Dossier : IMM-863-04

Référence : 2004 CF 1490

Ottawa (Ontario), ce 28ième jour d'octobre 2004

Présent :          L'HONORABLE JUGE SIMON NOËL

ENTRE :

                                                 ALBERT JEAN JOSEPH PIERRE

                                                                                                                                         Demandeur

                                                                             et

                     LE MINISTRE DE LA CITOYENNETÉ ET DE L'IMMIGRATION

                                                                             

                                                                                                                                          Défendeur

                                MOTIFS DE L'ORDONNANCE ET ORDONNANCE

[1]                Il s'agit d'une demande de contrôle judiciaire à l'encontre d'une décision de la Section de la protection des réfugiés (le « tribunal » ) de la Commission de l'immigration et du statut de réfugié ( « CISR » ), rendue le 6 janvier 2004, refusant de reconnaître l'asile au demandeur puisqu'il ne possédait ni la qualité de réfugié au sens de la Convention ni la qualité de personne à protéger.
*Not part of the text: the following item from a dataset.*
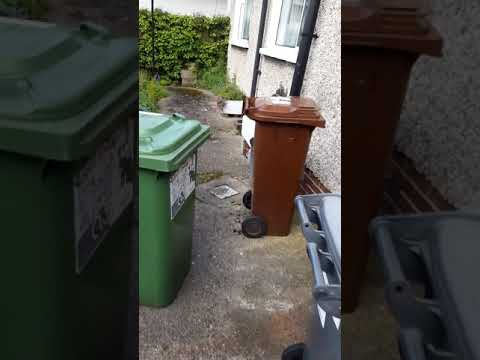 Patio cleaned and some General Garden tidy up Dublin by leaf2leaflandscapes before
[2]                Le demandeur vise à ce que la décision du tribunal soit infirmée et le dossier renvoyé devant un nouveau tribunal ainsi que toute autre ordonnance que la Cour jugera appropriée.


QUESTION EN LITIGE

[3]                Est-ce que le tribunal a erré en fondant sa décision sur une conclusion de fait erroné, ou en agissant d'une façon contraire à la loi, en rendant une décision à l'effet que le demandeur n'était pas un réfugié au sens de la Convention ni une personne à protéger?

CONCLUSION

[4]                Pour les motifs mentionnés ci-dessous, il n'y a aucune raison pouvant justifier une intervention de cette Cour.

LES FAITS

[5]                Le demandeur, Albert Jean Joseph Pierre (M. Pierre, ou le « demandeur » ), âgé de 59 ans, est citoyen de la République d'Haïti. Il est entré au Canada le 31 janvier 2001 en qualité de résident permanent du Canada. Suite à la réception d'une dénonciation alléguant que le demandeur avait épousé sa soeur sous une fausse identité, et ce, afin de se prévaloir des avantages du parrainage et d'obtenir conséquemment un droit d'établissement au Canada, une enquête fut instituée par Immigration Canada.    Entre-temps, le demandeur déposa une demande d'asile le 1er novembre 2001.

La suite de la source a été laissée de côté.